··· EXTRACT TO READ

Monday, June 27, 2011

World's Record Weekend!

Phew. That was a humdinger of a weekend in Venice, to be sure.

Friday night: We head over to the Cinema Bar to catch the Matt Ellis/Paul Chesne Band gig. On the way, we sit through about a zillion red lights as the biggest bike brigade I've ever seen cruised by, accompanied on all sides by police escorts in cars, on bikes, and motorcycles. TONS of kids, all ringing their bells as we honked to cheer them along. I'm not positive, but we felt like it might have something to do with the two young Venice high kids that were shot in Penmar Park last week. We all had chills, even if it was just for fun. They were also showing Grease that night for the 100th Anniversary celebration of Venice High - on the same football field where it was shot. But we had jams to hear.

Matt Ellis, his wife, Vavine, and their band tore up the Cinema with their Aussie style Americana. It was such a treat to be out with this whole gang, and so the whiskey flowed.


Right into Paul Chesne's torrid set that featured a slew of songs of their excellent new record, PCB. A highlight for me was dancing around to Paul's breakdown of Prince's "Gett Off". Classic.

When the hangover finally wore off on Saturday, it was time for the last annual (at least in Venice - for now) - dangit - Conway Family Crawfish Boil/Going Away to move to Austin party. I can't even really talk about it yet, as I'll get emotional, but suffice it to say that we threw it down again, and sent off David, Christina, Amelia and Truman with a LOT of Venice love. Happy Trails, my darling Friends.


Sunday awoke - groggily - to the thunder roar of skateboard wheels coming down my street as Venice broke the Guiness Book of World's Records for the most Skateboarders in a parade together! Paper work is still being filed, I guess, but I'm told it was over 400 strong!

······
··· SUPPLIED DATA

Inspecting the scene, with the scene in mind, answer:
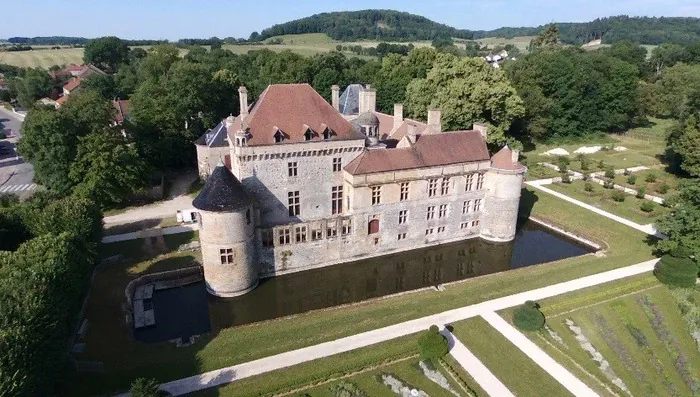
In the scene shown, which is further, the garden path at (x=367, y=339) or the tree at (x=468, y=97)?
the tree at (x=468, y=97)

······

### WHAT THIS EXERCISE ASKS
**a)** From the Venice weekend blog post above, transcribe the passage that begins with the words containing "Phew. That was" and ends with "jams to hear.".
**b)** Go on with the Venice weekend blog post from the point where it stops.

### TASK-BY-TASK ANSWERS
**a)**
Phew. That was a humdinger of a weekend in Venice, to be sure.

Friday night: We head over to the Cinema Bar to catch the Matt Ellis/Paul Chesne Band gig. On the way, we sit through about a zillion red lights as the biggest bike brigade I've ever seen cruised by, accompanied on all sides by police escorts in cars, on bikes, and motorcycles. TONS of kids, all ringing their bells as we honked to cheer them along. I'm not positive, but we felt like it might have something to do with the two young Venice high kids that were shot in Penmar Park last week. We all had chills, even if it was just for fun. They were also showing Grease that night for the 100th Anniversary celebration of Venice High - on the same football field where it was shot. But we had jams to hear.

**b)**
It was super cool to see skaters of all shapes, sizes, ages, genders, fitness levels, etc .. coming together to celebrate 100 years of Venice High - and show off skateboarding in the place where it really makes the most sense of all.


There was even a Gondolier skater (ok, Scooter-er)!



WOOOO's filled the air as the boards sailed down Venice Boulevard towards a place in the record books, on the most sunny gorgeous Venice day in June imaginable. As any good parade has, this one featured a few different marching bands ... and as they always do, they jammed some "YMCA" as they passed by. It was awesome.


Awesome.

Sunday, June 26, 2011

Hal's Bar & Grill - A Venice Institution


I've spent a lot of time at Hal's over the years ... and so has everyone else who has spent any decent amount of time in Venice. I remember when it was pretty much the only place to go on Abbot Kinney - and it being kind of scary to get to. Well, those times have clearly changed, but Hal's hasn't. It's still the go to place for good food, good people, stiff drinks and a nice dose of Venice history.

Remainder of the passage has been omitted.